Je la regarde en reine, et non pas en rivale ;
Je vois dans son destin le mien enveloppé,
Et du coup qui la perd tout mon cœur est frappé.
Par votre ordre on la quitte ; et cet ami fidèle
Me pourroit, au même ordre, abandonner comme elle.
Disposez de mon sceptre, il est entre vos mains :
Je veux bien le porter au gré de vos Romains.
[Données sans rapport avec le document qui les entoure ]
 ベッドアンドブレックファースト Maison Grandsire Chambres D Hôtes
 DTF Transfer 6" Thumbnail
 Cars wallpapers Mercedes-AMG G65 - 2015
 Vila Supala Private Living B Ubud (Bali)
Je suis femme ; et mon sexe accablé d’impuissance
Ne reçoit point d’affront par cette dépendance ;
Mais je n’aurai jamais à rougir d’un époux
Qu’on voie ainsi que moi ne régner que sous vous.
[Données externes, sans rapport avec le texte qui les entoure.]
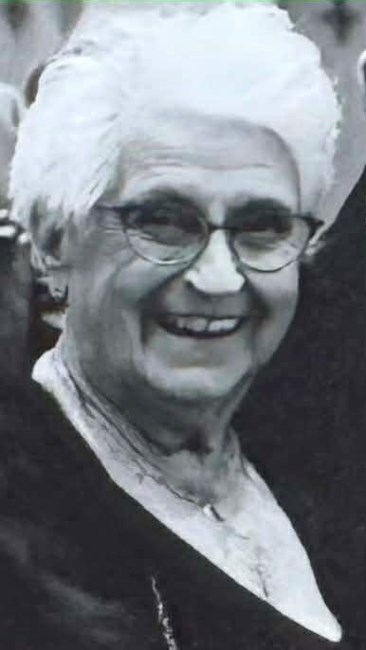 Obituary of Claire Turcotte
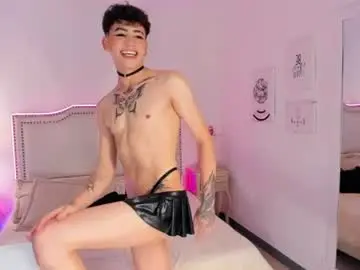 Chaturbate Private Sex Chat of axel_inkshade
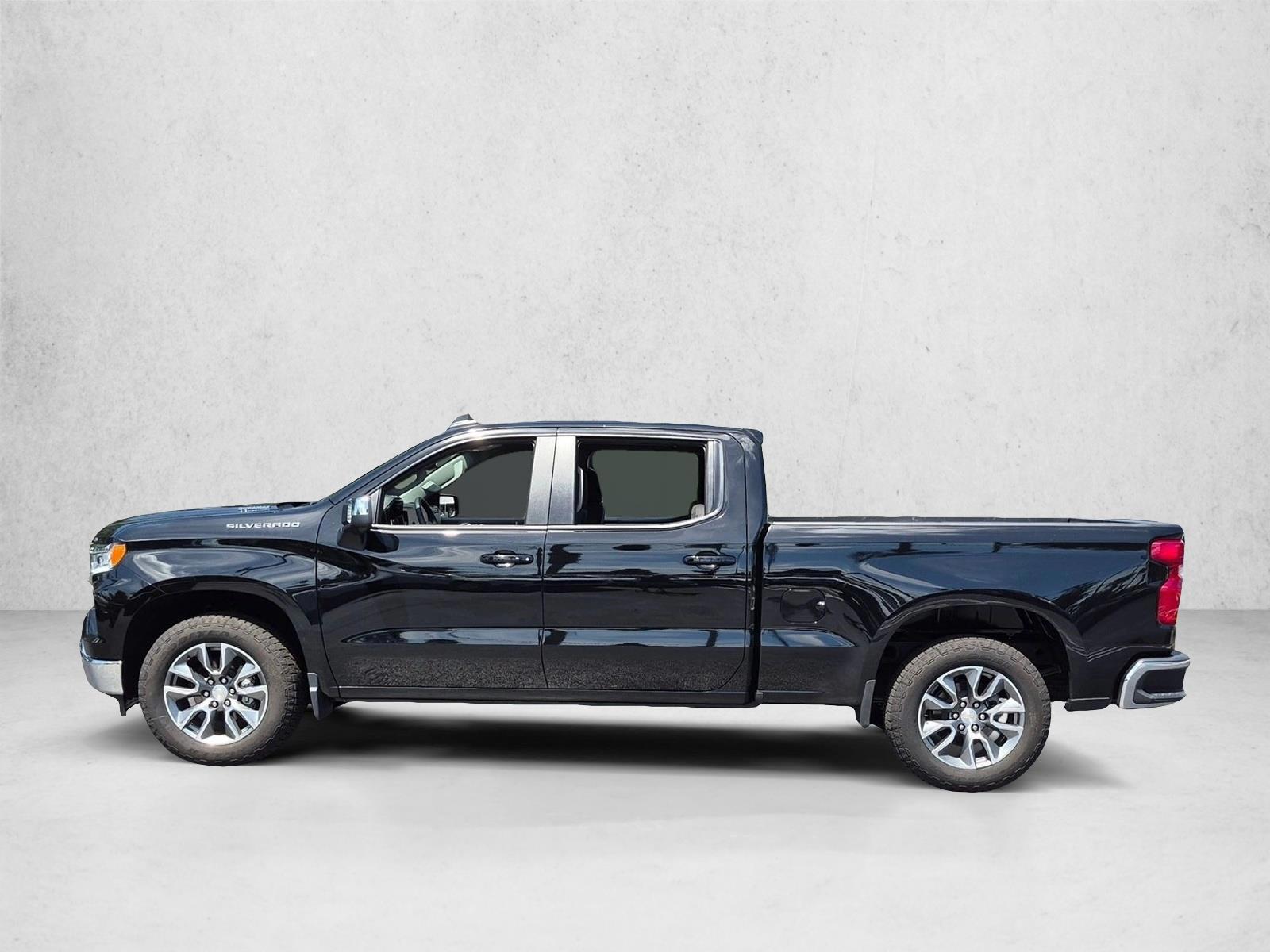 Thumbnail: 2025 Chevrolet Silverado 1500 - 2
Détrompez-vous, Madame ; et voyez dans l’Asie
Nos dignes alliés régner sans jalousie,
Avec l’indépendance, avec l’autorité
Qu’exige de leur rang toute la majesté.
Regardez Prusias, considérez Attale[1],
Et ce que souffre en eux la dignité royale.
Massinisse avec vous, et toute autre moitié,
Recevra même honneur et pareille amitié.
Mais quant à Sophonisbe, il m’est permis de dire
Qu’elle est Carthaginoise ; et ce mot doit suffire.
Je dirois qu’à la prendre ainsi sans notre aveu,
Tout notre ami qu’il est, il nous bravoit un peu ;
Mais comme je lui veux conserver votre estime[2],
Autant que je le puis je déguise son crime,
Et nomme seulement imprudence d’État
Ce que nous aurions droit de nommer attentat.